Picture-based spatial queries
▬▬▬▬▬▬

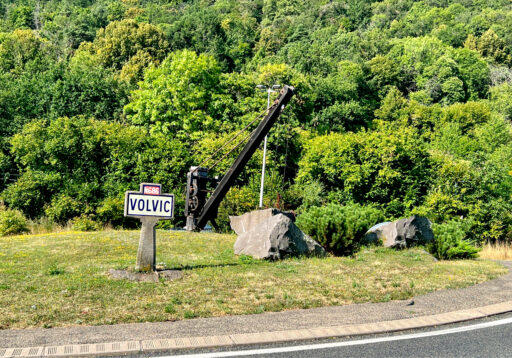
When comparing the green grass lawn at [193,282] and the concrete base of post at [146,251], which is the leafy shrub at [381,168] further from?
the concrete base of post at [146,251]

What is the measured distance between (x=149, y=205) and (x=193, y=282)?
190 centimetres

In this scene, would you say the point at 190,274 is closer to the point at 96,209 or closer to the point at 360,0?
the point at 96,209

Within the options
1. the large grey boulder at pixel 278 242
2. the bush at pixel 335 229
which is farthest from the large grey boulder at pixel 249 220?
the large grey boulder at pixel 278 242

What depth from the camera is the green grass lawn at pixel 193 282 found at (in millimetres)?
8047

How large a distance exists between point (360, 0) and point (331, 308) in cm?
15804

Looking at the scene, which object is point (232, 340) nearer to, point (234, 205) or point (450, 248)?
point (450, 248)

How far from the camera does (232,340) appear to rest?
6762 mm

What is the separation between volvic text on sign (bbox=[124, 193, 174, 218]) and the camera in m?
10.4

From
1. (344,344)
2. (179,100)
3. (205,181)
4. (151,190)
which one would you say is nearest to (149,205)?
(151,190)

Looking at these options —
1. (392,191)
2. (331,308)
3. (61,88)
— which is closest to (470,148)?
(392,191)

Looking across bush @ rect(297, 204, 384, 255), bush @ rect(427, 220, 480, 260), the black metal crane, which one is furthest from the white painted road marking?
the black metal crane

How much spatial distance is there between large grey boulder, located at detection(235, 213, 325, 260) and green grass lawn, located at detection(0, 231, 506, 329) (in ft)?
1.01

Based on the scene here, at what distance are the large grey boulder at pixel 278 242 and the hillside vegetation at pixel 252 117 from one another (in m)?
5.64

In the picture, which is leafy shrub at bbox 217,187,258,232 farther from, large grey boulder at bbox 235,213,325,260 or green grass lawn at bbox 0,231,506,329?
large grey boulder at bbox 235,213,325,260
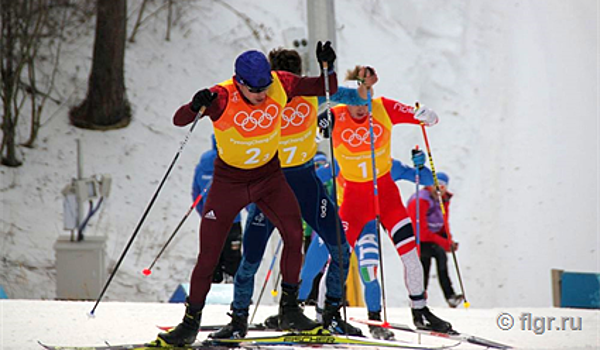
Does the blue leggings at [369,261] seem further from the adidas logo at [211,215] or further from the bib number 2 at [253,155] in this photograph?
the adidas logo at [211,215]

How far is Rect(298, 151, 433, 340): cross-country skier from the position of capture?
5363 mm

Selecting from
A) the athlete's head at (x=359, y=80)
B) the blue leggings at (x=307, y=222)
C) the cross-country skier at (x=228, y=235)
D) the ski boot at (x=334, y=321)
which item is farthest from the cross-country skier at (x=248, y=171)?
the cross-country skier at (x=228, y=235)

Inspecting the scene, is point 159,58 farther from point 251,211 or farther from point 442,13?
point 251,211

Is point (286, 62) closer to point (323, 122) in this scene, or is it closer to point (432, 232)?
point (323, 122)

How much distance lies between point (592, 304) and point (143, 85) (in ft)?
26.2

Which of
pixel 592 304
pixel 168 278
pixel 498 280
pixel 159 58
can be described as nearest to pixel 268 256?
pixel 168 278

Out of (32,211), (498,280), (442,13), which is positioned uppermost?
(442,13)

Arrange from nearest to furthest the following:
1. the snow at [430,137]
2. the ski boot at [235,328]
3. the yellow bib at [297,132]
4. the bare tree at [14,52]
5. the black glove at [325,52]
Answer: the black glove at [325,52] → the ski boot at [235,328] → the yellow bib at [297,132] → the snow at [430,137] → the bare tree at [14,52]

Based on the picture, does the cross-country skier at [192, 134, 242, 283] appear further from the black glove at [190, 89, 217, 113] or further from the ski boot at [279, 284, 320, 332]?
the black glove at [190, 89, 217, 113]

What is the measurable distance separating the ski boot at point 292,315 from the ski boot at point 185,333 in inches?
18.2

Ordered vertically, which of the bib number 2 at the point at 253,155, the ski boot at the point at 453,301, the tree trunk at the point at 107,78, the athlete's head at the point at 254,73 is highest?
the tree trunk at the point at 107,78

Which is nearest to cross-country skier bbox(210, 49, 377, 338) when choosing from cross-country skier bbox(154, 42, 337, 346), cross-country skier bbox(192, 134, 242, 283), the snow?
cross-country skier bbox(154, 42, 337, 346)

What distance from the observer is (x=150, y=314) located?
6.32 m

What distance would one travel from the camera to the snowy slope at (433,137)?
1105 cm
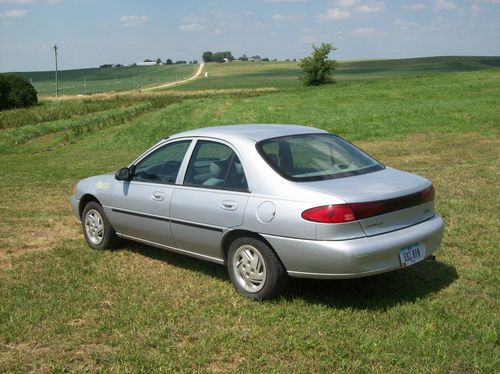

▬▬▬▬▬▬

Recast the rows above as a Markdown table with the columns No. and Line. Number each line, skip blank lines, and leave out the pictures.

| No. | Line |
|---|---|
| 1 | When comparing the green grass lawn at [193,282] and the concrete base of post at [146,251], which is the leafy shrub at [381,168] further from? |
| 2 | the concrete base of post at [146,251] |
| 3 | What is the measured distance between (x=149, y=205) and (x=193, y=282)? |
| 4 | 190 centimetres |
| 5 | In this scene, would you say the point at 190,274 is closer to the point at 96,209 or closer to the point at 360,0? |
| 6 | the point at 96,209 |
| 7 | Within the options |
| 8 | 1. the large grey boulder at pixel 278 242 |
| 9 | 2. the bush at pixel 335 229 |
| 10 | which is farthest from the large grey boulder at pixel 249 220? |
| 11 | the large grey boulder at pixel 278 242 |
| 12 | What depth from the camera is the green grass lawn at pixel 193 282 found at (in millimetres)? |
| 13 | 8047 |
| 14 | How large a distance exists between point (360, 0) and point (331, 308) in cm? |
| 15 | 15804 |
| 16 | Looking at the scene, which object is point (232, 340) nearer to, point (234, 205) or point (450, 248)? |
| 17 | point (450, 248) |
| 18 | How far from the camera does (232,340) appear to rest? |
| 19 | 6762 mm |
| 20 | What is the separation between volvic text on sign (bbox=[124, 193, 174, 218]) and the camera in m? |
| 21 | 10.4 |
| 22 | From |
| 23 | 1. (344,344) |
| 24 | 2. (179,100) |
| 25 | 3. (205,181) |
| 26 | 4. (151,190) |
| 27 | which one would you say is nearest to (149,205)? |
| 28 | (151,190) |
| 29 | Looking at these options — |
| 30 | 1. (392,191) |
| 31 | 2. (331,308) |
| 32 | 3. (61,88) |
| 33 | — which is closest to (470,148)? |
| 34 | (392,191) |
| 35 | Looking across bush @ rect(297, 204, 384, 255), bush @ rect(427, 220, 480, 260), the black metal crane, which one is furthest from the white painted road marking? |
| 36 | the black metal crane |
| 37 | How much spatial distance is there between large grey boulder, located at detection(235, 213, 325, 260) and green grass lawn, located at detection(0, 231, 506, 329) (in ft)? |
| 38 | 1.01 |
| 39 | Based on the scene here, at what distance are the large grey boulder at pixel 278 242 and the hillside vegetation at pixel 252 117 from one another (in m)? |
| 40 | 5.64 |
| 41 | In the picture, which is leafy shrub at bbox 217,187,258,232 farther from, large grey boulder at bbox 235,213,325,260 or green grass lawn at bbox 0,231,506,329? |
| 42 | large grey boulder at bbox 235,213,325,260 |
| 43 | Does the blue leggings at [369,261] seem further from the adidas logo at [211,215] or further from the bib number 2 at [253,155] in this photograph? |
| 44 | the adidas logo at [211,215] |
| 45 | How far is Rect(298, 151, 433, 340): cross-country skier from the position of capture? |
| 46 | 5363 mm |
| 47 | Selecting from |
| 48 | A) the athlete's head at (x=359, y=80) |
| 49 | B) the blue leggings at (x=307, y=222) |
| 50 | C) the cross-country skier at (x=228, y=235) |
| 51 | D) the ski boot at (x=334, y=321) |
| 52 | which item is farthest from the cross-country skier at (x=248, y=171)? |
| 53 | the cross-country skier at (x=228, y=235) |
| 54 | Inspecting the scene, is point 159,58 farther from point 251,211 or farther from point 442,13? |
| 55 | point 251,211 |
| 56 | Is point (286, 62) closer to point (323, 122) in this scene, or is it closer to point (432, 232)? |
| 57 | point (323, 122) |
| 58 | How much distance lies between point (592, 304) and point (143, 85) (in ft)? |
| 59 | 26.2 |
| 60 | Which of |
| 61 | pixel 592 304 |
| 62 | pixel 168 278 |
| 63 | pixel 498 280 |
| 64 | pixel 159 58 |
| 65 | can be described as nearest to pixel 268 256? |
| 66 | pixel 168 278 |
| 67 | Out of (32,211), (498,280), (442,13), which is positioned uppermost? |
| 68 | (442,13) |
| 69 | Arrange from nearest to furthest the following: |
| 70 | 1. the snow at [430,137] |
| 71 | 2. the ski boot at [235,328] |
| 72 | 3. the yellow bib at [297,132] |
| 73 | 4. the bare tree at [14,52] |
| 74 | 5. the black glove at [325,52] |
| 75 | Answer: the black glove at [325,52] → the ski boot at [235,328] → the yellow bib at [297,132] → the snow at [430,137] → the bare tree at [14,52] |
| 76 | Based on the picture, does the cross-country skier at [192, 134, 242, 283] appear further from the black glove at [190, 89, 217, 113] or further from the ski boot at [279, 284, 320, 332]? |
| 77 | the black glove at [190, 89, 217, 113] |
| 78 | What is the measurable distance separating the ski boot at point 292,315 from the ski boot at point 185,333 in inches? |
| 79 | 18.2 |
| 80 | Ordered vertically, which of the bib number 2 at the point at 253,155, the ski boot at the point at 453,301, the tree trunk at the point at 107,78, the athlete's head at the point at 254,73 is highest? |
| 81 | the tree trunk at the point at 107,78 |
| 82 | Which is nearest to cross-country skier bbox(210, 49, 377, 338) when choosing from cross-country skier bbox(154, 42, 337, 346), cross-country skier bbox(192, 134, 242, 283), the snow? |
| 83 | cross-country skier bbox(154, 42, 337, 346) |
| 84 | What distance from the observer is (x=150, y=314) located? |
| 85 | 6.32 m |
| 86 | What distance would one travel from the camera to the snowy slope at (433,137)? |
| 87 | 1105 cm |